Collected data:
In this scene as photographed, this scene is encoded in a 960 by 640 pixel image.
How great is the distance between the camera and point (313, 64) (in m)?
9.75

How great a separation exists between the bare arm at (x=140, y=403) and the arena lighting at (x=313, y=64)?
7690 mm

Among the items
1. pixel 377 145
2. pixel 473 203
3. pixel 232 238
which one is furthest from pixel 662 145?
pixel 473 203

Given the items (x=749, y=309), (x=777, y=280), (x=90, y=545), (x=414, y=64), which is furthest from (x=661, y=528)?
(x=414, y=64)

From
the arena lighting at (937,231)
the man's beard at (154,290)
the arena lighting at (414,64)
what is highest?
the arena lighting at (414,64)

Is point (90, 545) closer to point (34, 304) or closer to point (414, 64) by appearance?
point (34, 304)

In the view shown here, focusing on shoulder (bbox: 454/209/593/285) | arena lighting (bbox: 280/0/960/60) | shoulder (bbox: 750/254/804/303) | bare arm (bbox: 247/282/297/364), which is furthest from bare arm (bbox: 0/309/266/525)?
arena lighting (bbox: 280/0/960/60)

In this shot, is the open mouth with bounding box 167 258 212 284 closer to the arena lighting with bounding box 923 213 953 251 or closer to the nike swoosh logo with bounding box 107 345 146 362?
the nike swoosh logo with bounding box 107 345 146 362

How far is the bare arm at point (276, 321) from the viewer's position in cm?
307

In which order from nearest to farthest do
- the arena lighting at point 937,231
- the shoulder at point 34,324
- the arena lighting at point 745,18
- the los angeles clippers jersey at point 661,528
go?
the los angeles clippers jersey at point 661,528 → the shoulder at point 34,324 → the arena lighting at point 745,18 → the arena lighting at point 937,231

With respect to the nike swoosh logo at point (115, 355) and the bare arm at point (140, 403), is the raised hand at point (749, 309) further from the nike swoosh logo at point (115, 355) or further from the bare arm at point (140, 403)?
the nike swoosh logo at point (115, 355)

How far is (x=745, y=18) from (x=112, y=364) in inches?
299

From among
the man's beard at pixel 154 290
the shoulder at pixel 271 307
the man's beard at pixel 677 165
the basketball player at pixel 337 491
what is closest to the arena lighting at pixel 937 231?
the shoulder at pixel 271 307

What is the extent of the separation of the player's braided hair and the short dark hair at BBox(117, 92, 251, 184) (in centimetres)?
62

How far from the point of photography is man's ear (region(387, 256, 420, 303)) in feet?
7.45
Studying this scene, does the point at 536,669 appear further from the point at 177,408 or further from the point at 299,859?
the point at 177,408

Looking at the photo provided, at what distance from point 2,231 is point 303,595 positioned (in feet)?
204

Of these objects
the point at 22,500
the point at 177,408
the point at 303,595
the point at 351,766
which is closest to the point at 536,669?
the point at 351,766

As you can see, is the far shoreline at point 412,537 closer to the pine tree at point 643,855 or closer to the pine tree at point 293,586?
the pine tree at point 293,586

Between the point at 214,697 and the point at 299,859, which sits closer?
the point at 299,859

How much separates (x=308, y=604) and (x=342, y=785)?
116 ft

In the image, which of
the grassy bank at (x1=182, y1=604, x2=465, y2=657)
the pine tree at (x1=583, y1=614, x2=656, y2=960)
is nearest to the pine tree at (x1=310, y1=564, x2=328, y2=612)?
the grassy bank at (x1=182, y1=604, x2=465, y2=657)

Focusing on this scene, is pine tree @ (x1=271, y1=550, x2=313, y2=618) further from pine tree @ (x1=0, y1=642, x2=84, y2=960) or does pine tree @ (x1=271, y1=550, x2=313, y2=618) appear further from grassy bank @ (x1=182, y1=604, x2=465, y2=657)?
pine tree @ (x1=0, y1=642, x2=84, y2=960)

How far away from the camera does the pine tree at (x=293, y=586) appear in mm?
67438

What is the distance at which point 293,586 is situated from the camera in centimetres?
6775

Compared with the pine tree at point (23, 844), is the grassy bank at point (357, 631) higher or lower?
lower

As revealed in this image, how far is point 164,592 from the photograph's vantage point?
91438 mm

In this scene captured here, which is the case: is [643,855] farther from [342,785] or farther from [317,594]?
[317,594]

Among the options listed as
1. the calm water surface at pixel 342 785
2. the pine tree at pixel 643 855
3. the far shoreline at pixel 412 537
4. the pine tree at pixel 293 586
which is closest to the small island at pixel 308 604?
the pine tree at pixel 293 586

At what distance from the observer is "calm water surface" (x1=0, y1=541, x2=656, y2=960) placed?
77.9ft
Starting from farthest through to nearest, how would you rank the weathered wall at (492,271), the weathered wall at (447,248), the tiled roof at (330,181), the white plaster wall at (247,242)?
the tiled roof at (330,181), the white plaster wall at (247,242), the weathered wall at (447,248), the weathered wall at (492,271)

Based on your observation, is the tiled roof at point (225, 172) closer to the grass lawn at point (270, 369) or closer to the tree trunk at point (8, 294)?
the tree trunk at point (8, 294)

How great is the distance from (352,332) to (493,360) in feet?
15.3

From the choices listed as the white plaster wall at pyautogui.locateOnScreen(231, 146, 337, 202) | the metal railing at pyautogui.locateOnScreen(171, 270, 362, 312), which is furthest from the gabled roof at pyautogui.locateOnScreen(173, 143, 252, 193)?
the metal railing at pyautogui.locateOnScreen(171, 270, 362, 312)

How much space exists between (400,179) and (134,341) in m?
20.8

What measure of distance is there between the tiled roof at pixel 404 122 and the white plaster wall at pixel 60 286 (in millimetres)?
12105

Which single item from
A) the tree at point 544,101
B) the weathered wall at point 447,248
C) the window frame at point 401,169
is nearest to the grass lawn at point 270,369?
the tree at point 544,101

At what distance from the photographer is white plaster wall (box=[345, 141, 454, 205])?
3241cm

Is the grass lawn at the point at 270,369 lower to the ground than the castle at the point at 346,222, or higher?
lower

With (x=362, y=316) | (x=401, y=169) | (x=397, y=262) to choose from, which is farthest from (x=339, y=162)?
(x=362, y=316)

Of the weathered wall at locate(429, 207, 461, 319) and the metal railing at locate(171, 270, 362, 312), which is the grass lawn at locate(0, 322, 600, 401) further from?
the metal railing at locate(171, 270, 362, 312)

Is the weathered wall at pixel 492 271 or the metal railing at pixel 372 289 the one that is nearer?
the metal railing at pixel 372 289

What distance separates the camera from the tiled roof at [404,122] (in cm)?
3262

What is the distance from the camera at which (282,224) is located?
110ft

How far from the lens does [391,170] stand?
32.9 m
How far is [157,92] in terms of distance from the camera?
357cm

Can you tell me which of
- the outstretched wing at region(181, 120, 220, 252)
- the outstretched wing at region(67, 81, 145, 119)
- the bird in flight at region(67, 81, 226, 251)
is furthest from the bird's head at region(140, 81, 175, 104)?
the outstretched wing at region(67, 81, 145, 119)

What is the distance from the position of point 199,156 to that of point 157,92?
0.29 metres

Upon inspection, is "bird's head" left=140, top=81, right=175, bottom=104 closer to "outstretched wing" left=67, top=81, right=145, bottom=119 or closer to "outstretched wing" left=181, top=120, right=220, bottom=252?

## [Exercise brief]
Copy out, word for word, everything in the material above from the line containing "What is the distance from the camera" down to the end of the material, including both of those end lines.

## [Answer]
What is the distance from the camera at which (282,224) is located?
110ft

How far from the lens does [391,170] stand?
32.9 m
How far is [157,92] in terms of distance from the camera?
357cm

Can you tell me which of
- the outstretched wing at region(181, 120, 220, 252)
- the outstretched wing at region(67, 81, 145, 119)
- the bird in flight at region(67, 81, 226, 251)
is furthest from the bird's head at region(140, 81, 175, 104)?
the outstretched wing at region(67, 81, 145, 119)

What is the distance from the position of point 199,156 to that of point 157,92?
0.29 metres

Upon inspection, is "bird's head" left=140, top=81, right=175, bottom=104 closer to "outstretched wing" left=67, top=81, right=145, bottom=119 or closer to "outstretched wing" left=181, top=120, right=220, bottom=252?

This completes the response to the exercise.